フーシ派攻撃再開と米・イラン戦争が債券市場を揺らした背景
イエメンの親イラン武装組織フーシ派が商船への攻撃を再開したとブルームバーグが報じました。数カ月ぶりとされるこの攻撃は、すでに進行中の米・イラン戦争において新たな戦線が開かれた形です。
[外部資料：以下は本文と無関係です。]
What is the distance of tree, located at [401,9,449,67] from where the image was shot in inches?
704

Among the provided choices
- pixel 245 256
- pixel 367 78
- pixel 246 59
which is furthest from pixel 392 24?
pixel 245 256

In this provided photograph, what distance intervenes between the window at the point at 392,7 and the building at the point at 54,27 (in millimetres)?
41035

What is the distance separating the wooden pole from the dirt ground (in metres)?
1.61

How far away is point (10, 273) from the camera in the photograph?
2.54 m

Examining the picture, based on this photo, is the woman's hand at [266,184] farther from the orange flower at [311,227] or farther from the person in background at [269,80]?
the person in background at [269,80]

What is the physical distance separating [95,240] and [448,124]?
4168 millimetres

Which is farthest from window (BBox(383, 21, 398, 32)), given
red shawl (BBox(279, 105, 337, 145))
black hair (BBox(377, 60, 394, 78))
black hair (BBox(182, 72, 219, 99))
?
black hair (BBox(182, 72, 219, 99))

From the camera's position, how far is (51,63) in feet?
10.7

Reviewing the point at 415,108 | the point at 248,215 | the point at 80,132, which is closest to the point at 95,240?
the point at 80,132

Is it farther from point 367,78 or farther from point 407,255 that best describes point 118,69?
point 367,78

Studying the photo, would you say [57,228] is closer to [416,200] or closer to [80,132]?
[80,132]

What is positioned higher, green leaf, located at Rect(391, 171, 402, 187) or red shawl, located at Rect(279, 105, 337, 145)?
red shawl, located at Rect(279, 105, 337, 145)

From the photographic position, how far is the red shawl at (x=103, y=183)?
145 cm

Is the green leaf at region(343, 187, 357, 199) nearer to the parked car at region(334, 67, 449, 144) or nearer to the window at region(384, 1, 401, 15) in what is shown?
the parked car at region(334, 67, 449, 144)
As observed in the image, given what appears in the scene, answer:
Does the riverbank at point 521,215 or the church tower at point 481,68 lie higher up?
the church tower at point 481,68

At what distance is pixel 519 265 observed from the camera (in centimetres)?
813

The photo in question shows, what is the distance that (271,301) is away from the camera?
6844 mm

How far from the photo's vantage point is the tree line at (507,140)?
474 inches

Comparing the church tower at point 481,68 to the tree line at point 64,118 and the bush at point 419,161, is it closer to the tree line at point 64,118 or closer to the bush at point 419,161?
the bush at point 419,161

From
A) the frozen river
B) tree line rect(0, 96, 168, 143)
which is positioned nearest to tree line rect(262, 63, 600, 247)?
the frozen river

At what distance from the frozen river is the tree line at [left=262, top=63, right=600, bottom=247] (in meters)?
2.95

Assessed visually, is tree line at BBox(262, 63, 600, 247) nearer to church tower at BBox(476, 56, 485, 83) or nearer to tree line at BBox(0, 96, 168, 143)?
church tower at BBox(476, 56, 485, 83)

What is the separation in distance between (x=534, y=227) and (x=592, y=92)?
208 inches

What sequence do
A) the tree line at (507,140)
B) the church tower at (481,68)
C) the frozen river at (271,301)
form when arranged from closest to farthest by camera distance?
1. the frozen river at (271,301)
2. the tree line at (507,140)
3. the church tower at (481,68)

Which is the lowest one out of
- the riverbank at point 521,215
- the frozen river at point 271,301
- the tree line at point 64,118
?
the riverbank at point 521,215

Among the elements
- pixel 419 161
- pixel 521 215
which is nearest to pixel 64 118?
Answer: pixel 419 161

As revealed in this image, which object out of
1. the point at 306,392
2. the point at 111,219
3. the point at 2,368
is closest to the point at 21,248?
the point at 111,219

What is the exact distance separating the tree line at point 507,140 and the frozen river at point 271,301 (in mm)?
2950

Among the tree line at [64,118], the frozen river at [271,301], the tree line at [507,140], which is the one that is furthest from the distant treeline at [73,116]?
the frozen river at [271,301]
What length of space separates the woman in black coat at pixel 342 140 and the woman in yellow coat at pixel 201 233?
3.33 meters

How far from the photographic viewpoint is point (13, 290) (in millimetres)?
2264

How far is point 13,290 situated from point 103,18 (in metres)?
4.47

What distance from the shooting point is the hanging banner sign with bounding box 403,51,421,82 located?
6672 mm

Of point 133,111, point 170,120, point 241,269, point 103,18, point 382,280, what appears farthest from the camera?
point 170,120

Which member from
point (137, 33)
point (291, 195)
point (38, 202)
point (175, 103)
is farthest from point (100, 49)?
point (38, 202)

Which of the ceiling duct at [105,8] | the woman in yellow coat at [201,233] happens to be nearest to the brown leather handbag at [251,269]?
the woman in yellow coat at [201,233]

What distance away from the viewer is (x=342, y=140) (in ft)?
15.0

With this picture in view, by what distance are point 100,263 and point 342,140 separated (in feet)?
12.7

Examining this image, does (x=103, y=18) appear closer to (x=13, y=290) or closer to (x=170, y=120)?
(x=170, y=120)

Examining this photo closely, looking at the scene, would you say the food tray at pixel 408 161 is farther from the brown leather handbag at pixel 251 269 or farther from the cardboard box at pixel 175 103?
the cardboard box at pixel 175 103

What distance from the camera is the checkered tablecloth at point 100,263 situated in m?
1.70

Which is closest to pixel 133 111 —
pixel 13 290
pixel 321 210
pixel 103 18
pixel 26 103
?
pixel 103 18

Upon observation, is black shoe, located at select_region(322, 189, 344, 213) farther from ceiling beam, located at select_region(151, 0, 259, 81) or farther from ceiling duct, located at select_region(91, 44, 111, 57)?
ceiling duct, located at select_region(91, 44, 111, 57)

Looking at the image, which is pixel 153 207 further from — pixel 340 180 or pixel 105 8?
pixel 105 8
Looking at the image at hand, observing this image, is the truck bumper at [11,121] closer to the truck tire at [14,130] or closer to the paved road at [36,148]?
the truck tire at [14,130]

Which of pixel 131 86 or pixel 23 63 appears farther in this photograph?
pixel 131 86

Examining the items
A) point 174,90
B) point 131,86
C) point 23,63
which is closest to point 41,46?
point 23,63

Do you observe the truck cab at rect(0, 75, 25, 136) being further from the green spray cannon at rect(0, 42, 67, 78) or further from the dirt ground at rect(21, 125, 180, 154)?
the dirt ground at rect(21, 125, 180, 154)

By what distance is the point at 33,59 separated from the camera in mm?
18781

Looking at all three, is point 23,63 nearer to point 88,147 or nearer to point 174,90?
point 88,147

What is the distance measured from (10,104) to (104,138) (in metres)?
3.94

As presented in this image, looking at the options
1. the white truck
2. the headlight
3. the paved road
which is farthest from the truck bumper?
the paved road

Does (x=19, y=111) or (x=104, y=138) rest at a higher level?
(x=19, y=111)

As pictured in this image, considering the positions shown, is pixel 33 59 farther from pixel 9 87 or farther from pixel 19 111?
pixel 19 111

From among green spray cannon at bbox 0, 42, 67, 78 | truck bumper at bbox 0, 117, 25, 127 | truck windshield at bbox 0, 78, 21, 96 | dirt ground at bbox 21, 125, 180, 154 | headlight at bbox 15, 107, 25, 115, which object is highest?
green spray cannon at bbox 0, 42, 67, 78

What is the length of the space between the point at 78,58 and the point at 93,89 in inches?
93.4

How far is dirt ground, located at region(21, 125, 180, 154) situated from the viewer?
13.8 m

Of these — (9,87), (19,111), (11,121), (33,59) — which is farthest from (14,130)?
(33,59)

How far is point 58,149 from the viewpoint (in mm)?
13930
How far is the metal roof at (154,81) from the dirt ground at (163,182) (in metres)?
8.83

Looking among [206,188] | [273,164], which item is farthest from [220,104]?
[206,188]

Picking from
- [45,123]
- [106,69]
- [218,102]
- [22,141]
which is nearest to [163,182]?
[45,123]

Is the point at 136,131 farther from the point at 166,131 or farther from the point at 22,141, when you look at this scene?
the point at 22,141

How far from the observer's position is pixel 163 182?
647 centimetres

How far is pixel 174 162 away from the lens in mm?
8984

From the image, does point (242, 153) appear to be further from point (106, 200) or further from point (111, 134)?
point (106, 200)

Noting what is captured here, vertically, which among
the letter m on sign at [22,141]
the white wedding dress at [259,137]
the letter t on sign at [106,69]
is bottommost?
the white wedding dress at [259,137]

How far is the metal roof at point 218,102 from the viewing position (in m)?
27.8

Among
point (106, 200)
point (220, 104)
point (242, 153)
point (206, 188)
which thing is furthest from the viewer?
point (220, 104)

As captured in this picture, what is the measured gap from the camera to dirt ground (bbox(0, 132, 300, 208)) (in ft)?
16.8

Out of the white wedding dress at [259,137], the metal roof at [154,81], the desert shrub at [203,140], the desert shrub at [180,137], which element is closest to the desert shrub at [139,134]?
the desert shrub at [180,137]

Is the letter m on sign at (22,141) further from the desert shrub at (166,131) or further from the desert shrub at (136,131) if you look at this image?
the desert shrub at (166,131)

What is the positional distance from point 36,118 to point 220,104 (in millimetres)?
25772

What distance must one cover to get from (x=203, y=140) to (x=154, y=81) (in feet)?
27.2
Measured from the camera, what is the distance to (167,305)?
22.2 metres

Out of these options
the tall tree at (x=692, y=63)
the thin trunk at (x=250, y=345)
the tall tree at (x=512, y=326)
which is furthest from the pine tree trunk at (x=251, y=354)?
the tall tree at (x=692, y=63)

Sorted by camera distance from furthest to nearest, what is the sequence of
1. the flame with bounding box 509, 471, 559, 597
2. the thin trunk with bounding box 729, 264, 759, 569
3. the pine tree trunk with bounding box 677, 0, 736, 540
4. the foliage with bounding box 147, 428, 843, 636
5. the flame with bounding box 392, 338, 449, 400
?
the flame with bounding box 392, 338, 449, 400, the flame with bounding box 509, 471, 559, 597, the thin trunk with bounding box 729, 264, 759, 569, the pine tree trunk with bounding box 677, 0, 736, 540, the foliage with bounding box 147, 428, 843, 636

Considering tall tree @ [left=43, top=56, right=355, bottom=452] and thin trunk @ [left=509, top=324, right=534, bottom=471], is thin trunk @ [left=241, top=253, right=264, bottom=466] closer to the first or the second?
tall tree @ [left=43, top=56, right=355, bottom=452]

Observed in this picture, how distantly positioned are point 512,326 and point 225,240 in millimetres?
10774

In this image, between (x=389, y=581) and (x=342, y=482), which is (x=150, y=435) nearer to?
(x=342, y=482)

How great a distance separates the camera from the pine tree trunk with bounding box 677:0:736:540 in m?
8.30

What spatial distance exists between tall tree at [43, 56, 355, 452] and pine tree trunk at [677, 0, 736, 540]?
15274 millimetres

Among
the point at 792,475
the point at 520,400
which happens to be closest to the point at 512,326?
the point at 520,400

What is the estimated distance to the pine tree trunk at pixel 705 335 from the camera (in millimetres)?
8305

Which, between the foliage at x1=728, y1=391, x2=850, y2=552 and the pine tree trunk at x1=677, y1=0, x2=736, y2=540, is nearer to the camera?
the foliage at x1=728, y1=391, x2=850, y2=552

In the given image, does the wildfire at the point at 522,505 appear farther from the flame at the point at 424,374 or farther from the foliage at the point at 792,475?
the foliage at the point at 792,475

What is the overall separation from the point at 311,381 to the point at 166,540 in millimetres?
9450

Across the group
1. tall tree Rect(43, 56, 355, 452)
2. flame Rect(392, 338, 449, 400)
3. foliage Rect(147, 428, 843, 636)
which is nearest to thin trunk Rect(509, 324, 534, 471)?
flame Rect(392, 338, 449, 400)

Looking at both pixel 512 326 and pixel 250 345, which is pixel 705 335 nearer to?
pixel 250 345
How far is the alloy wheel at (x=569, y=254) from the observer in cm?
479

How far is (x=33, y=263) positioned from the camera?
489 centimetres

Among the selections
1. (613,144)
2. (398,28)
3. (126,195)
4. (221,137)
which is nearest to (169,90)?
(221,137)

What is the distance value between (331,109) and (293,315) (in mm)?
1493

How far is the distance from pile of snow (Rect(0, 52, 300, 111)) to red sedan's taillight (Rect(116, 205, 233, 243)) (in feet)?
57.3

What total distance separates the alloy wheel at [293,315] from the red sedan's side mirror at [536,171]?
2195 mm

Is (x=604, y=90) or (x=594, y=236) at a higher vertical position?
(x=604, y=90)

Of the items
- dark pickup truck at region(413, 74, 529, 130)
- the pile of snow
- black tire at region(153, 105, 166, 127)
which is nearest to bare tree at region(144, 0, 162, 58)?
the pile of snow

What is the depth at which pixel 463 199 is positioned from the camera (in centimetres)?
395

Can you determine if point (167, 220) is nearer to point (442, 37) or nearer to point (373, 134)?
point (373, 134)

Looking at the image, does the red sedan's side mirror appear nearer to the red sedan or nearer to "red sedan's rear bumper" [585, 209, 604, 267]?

紅海を経由する世界の海上輸送ルートへの直接的な脅威として、市場関係者の警戒は急速に高まりました。
債券市場への影響は、一本の経路ではなく複数の回路から同時に生じています。
- 紅海ルートの輸送障害がエネルギー価格を押し上げ、インフレ再燃への懸念を広げます。
- 米・イラン戦争の拡大局面ではリスク回避の動きから米国債への資金が流入し、価格と利回りに複雑な圧力がかかります。
- 地政学リスクプレミアムが上昇すれば、新興国債券からの資金流出は一気に加速しかねません。
- エネルギー輸入依存度の高い日本を含む各国では財政悪化への懸念が生まれ、国債スプレッドが拡大する可能性があります。
- 中東情勢が長引くほど世界のサプライチェーン再構築のコストが積み上がり、各国の借入コストを底上げします。
債券市場がインフレ期待の変化に対してこれほど敏感な理由は、仕組みを考えればわかります。フーシ派の攻撃で紅海を通る原油タンカーや商船の運航リスクが高まれば、エネルギーコストが上昇します。それが広範な物価上昇につながれば、中央銀行は金利を高く維持するか、さらに引き上げるしかありません。金利が上がれば既存の債券価格は下落し、保有者には直接的な損失が生まれます。
より大きな文脈で見ると、今回のフーシ派の動きは戦争の地理的拡大を意味します。イランが支援するフーシ派の商船攻撃再開は、米軍の中東展開コストをさらに高め、米国の財政赤字拡大への懸念を呼び起こします。米国の財政状況の悪化は米国債の信用力に直結する問題です。世界最大の債券市場が揺れれば、日本国債を含む各国の債券にも波及するのは避けられません。2025年から2026年にかけて米国の財政赤字は拡大基調にあり、長期金利の高止まりはその反映とも言えます。
日本の投資家にとってこの状況が切実なのは、日本が世界最大級の米国債保有国だからです。生命保険会社や年金基金、政府系機関が大量の米国債を抱えており、米国債市場の動揺は日本の金融機関のバランスシートに直接響きます。それだけではありません。原油価格の上昇はエネルギー輸入依存度の高い日本のコストを直撃し、貿易収支の悪化を通じて円安圧力にもつながります。
フーシ派の攻撃再開という地理的には遠い出来事が、日本を含む世界の債券市場に直結するのは、現代の金融システムが複雑に相互接続されているからです。これは単なる地政学ニュースではなく、ポートフォリオ全体に関わる問題として受け止めるべき話です。地政学リスクと金融市場の結びつきを把握しておくことは、これからの資産運用における欠かせない視点です。今回の動向は債券保有者にとって、利回り上昇と価格下落という形で直接的なコストが生じるリスクを改めて浮き彫りにしています。